4. Regular price for Acronis True Image Home 11 is $49.99 as of this moment but got a coupon number somewhere in the web and trimmed down to $44 something. While Ghost 14 is around $69.99. That's a big difference considering that Acronis is winning in my other considerations. (for the coupon number, leave me a message in case you can't find it thru google and ill try to look for it in my history or TimeSnapper screenshots)

It is also worth mentioning about Acronis' Secure Zone where a hidden partition is made for you to store a backup and can also be password protected (I think this zone is encrypted but not sure yet). Anyways, it makes the automated recovery even better. I have 2 physical disks and had the partition in my non system HD. 
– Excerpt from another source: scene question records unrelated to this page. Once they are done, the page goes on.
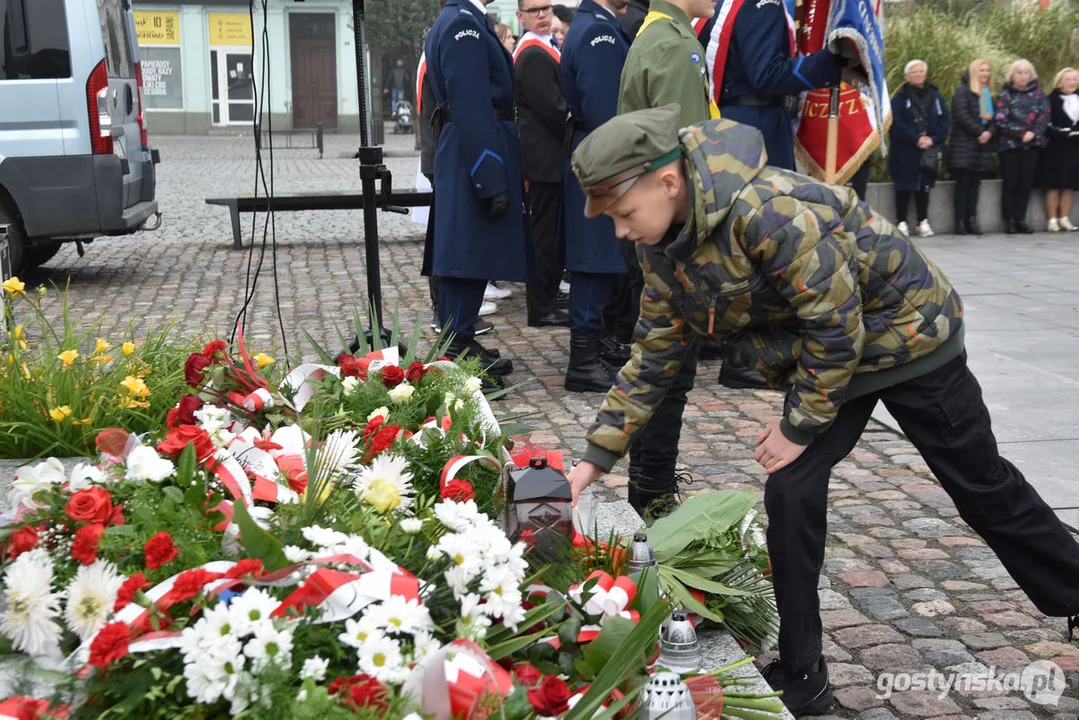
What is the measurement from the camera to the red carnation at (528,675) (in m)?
2.24

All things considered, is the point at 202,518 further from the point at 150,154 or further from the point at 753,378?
the point at 150,154

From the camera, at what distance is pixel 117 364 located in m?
4.21

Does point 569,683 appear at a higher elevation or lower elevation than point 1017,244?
higher

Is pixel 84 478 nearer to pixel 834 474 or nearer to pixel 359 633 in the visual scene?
pixel 359 633

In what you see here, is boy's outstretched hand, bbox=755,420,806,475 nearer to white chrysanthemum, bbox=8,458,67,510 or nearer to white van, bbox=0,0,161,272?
white chrysanthemum, bbox=8,458,67,510

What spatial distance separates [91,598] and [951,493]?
2.09 metres

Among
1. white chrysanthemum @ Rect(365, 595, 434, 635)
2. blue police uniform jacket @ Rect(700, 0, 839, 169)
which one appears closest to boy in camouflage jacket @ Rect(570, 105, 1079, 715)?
white chrysanthemum @ Rect(365, 595, 434, 635)

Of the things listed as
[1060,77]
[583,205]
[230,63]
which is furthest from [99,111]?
[230,63]

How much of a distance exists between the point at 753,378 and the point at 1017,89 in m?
8.23

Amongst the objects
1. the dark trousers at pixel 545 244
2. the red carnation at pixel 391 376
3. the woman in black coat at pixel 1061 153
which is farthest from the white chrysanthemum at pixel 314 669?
the woman in black coat at pixel 1061 153

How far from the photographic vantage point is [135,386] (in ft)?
12.5

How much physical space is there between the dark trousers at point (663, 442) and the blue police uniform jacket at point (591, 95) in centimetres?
211

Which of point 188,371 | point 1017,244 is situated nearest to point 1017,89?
point 1017,244

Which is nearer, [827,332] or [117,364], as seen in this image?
[827,332]
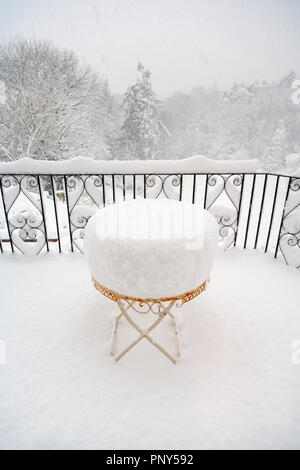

TrueImage also support scheduled backups which I like and another cool feature Try&Decide™ which allows one to make changes to the system that could possible cause it to become unstable then in the end choose to discard those changes and rollback to state when the feature was turned ON. I'm excited to try this feature when time permits. I usually and would likely still use Virtual Machine to do some experiments/trials but if this turns out as a much cheaper/elegant solution then why not.

Ghost has this feature of capturing your system and using the image as virtual machines (VMWare, VirtualPC) but was not enough to make me decide otherwise. Acronis has this feature but not for the Home edition. I have my base VHDs anyway so I could live without this and Try&Decide mentioned above looks promising.

I won't elaborate further on complete list of PROs and CONs but just those features that made me decide. Of course selections should be made on a case to case basis but safe to say that being an advanced user Acronis TrueImage stands a chance against the more popular Norton Ghost.

If you don't have any of the recovery solutions yet, I would encourage you to have one and take a look at these two and others. I would love to talk about the advantages of fast recovery but someone is likely to have talked about it in the web and better than I would suggest consulting Google. Smile

I'm quite sure this is money well spent.